### [Required actions]
1) Answer these from the abstract on academic burnout:
(a) How many Portuguese undergraduate students were in the sample?
(b) On what date was the submission received?
(c) The mediating effect of PsyCap was fully evident only in the relationship with what?
2) Carry on the abstract on academic burnout from its last sentence.

### [Text provided]
◇ ◇ ◇ ◇

Educ. Sci. 2024, 14(6), 663; https://doi.org/10.3390/educsci14060663
Submission received: 22 April 2024 / Revised: 16 June 2024 / Accepted: 17 June 2024 / Published: 19 June 2024

Abstract

:
The present study aims to understand the influence of time spent in higher education on academic burnout and engagement, exploring the mediating role of psychological capital (PsyCap). To this end, a data analysis was conducted on a sample of 4242 Portuguese undergraduate students. The results support a significant and negative relationship between time spent in higher education and PsyCap, a significant negative relationship between PsyCap and academic burnout, and a significant positive relationship between PsyCap and academic engagement. Additionally, a mediating effect of PsyCap was observed between time spent in higher education and academic burnout and engagement, to the extent that more time spent in higher education was associated with lower PsyCap, which, in turn, was related to higher burnout and lower academic engagement. However, this mediation was only fully evident in the relationship with burnout. These findings contribute to a better understanding of well-being in the university context, specifically in terms of how PsyCap changes over the time spent in higher education and its potential impact on student well-being. Limitations, suggestions for future studies, and implications derived from the results are also discussed.

◇ ◇ ◇ ◇

### [Data rows]
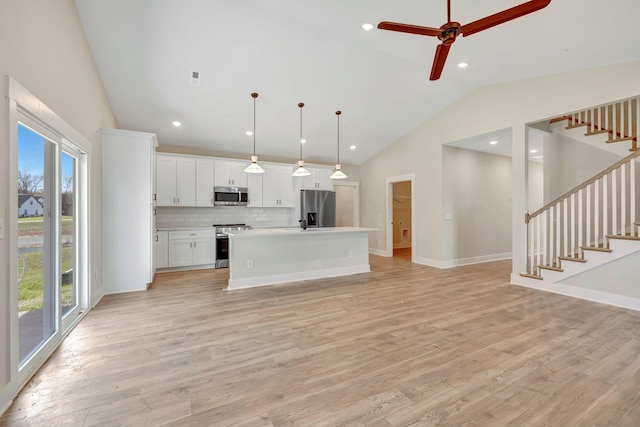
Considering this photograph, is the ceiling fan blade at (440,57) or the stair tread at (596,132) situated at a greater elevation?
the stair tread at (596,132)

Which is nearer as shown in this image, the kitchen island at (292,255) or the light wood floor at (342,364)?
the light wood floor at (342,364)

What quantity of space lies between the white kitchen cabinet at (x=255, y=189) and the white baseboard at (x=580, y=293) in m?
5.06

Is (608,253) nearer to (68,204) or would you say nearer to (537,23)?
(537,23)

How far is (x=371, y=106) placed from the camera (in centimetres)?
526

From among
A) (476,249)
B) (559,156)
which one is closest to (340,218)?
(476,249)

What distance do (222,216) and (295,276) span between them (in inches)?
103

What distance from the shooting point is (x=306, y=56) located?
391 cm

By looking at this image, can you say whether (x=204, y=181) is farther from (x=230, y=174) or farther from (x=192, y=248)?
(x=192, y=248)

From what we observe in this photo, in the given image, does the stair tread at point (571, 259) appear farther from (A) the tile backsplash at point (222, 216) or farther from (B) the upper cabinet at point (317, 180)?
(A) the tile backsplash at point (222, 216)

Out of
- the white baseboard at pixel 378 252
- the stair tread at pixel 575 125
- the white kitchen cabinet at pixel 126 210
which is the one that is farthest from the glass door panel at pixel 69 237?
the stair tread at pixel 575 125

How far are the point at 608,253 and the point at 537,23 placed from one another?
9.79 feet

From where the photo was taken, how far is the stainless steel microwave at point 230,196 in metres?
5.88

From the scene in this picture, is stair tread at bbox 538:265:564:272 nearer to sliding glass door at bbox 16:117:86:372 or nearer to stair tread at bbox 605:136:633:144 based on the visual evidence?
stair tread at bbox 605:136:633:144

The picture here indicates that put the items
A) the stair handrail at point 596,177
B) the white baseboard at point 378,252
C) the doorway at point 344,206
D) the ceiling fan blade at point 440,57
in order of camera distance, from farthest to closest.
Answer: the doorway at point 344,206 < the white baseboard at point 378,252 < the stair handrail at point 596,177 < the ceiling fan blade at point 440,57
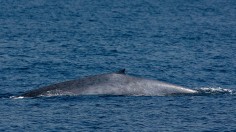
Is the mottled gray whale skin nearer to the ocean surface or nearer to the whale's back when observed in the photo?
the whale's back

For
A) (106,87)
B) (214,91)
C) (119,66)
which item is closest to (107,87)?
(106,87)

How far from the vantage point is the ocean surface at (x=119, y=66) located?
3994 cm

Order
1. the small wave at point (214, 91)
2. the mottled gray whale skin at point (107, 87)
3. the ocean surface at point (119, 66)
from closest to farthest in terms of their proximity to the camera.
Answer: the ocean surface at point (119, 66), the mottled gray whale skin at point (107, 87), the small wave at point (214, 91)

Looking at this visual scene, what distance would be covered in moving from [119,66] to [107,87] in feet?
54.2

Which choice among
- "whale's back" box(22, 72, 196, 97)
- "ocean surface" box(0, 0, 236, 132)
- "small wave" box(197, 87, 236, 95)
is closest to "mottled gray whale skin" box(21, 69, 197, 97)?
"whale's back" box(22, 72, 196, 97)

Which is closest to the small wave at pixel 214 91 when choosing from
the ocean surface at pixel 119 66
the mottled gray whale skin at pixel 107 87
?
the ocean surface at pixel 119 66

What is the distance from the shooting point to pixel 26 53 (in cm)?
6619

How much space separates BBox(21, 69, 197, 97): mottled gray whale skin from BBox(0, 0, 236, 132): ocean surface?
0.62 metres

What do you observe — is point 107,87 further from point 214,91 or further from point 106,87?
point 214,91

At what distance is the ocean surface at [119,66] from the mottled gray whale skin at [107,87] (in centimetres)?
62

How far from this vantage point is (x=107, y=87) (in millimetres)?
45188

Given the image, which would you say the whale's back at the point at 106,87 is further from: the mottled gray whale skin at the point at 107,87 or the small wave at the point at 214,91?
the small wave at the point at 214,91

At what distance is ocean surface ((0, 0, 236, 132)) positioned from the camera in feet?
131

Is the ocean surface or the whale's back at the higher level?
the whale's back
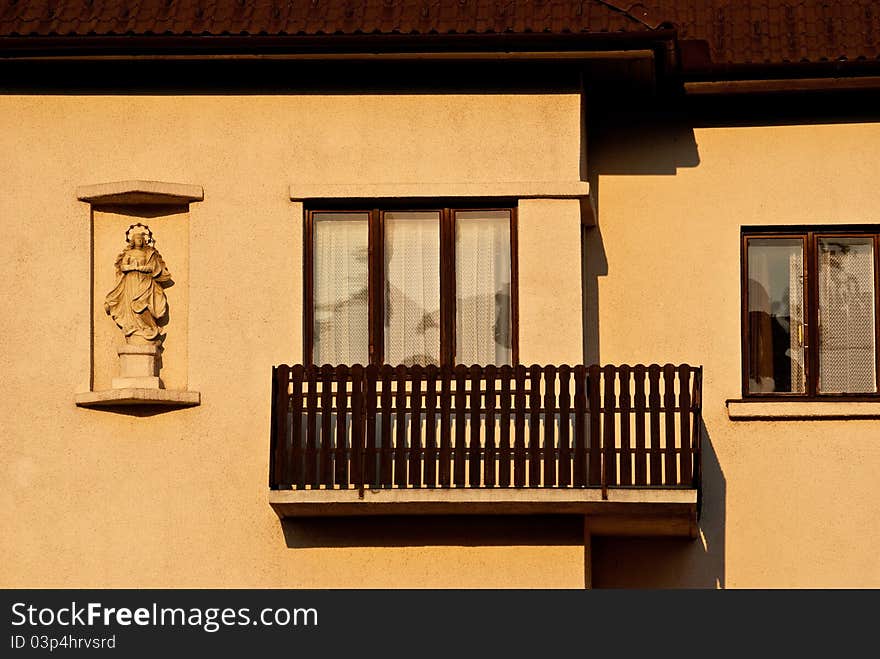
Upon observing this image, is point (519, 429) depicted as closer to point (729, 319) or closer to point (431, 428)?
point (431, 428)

◇ ◇ ◇ ◇

### [Results of the exercise]
1)
(a) 4242
(b) 22 April 2024
(c) Burnout

2)
1. Introduction

Students’ time at university is shaped by increased responsibilities and demands that may give rise to more stressful situations [1]. Some situations are characteristic of entry into university itself, such as moving away from home or becoming accustomed to an unfamiliar environment. In other cases, these situations may be more long-lasting or deteriorate throughout the duration of their coursework, such as time management difficulties, students’ workload [2], and the volume of knowledge that needs to be acquired over short periods of time [3]. In addition, the external context may also be a source of stress for students, for example, an unstable economy or high unemployment rates in their area of study [4,5].
One approach that might be effective in helping students deal with the difficulties and stressors of their daily lives is developing positive psychological resources, related to the field of positive psychology [6]. Hobfoll [7] defines resources as aspects and characteristics that are valued by individuals or that help them achieve a particular outcome. It is consensual among various authors that individuals can take advantage of these resources to boost their skills and achieve their goals [8]. Indeed, in the academic context, having sufficient resources to deal with stressful situations may be essential for students to thrive and perform better and subsequently adapt more easily to the labour market [9].
This study focuses on an analysis of psychological capital (PsyCap) as a positive psychological resource. PsyCap has been examined in the literature in light of its provision of personal and organisational advantages, where it is positively related to well-being [8], performance, and job satisfaction [9]. In this study, one of the aims is to understand how the PsyCap variable is related to different periods of time spent at university and students’ well-being.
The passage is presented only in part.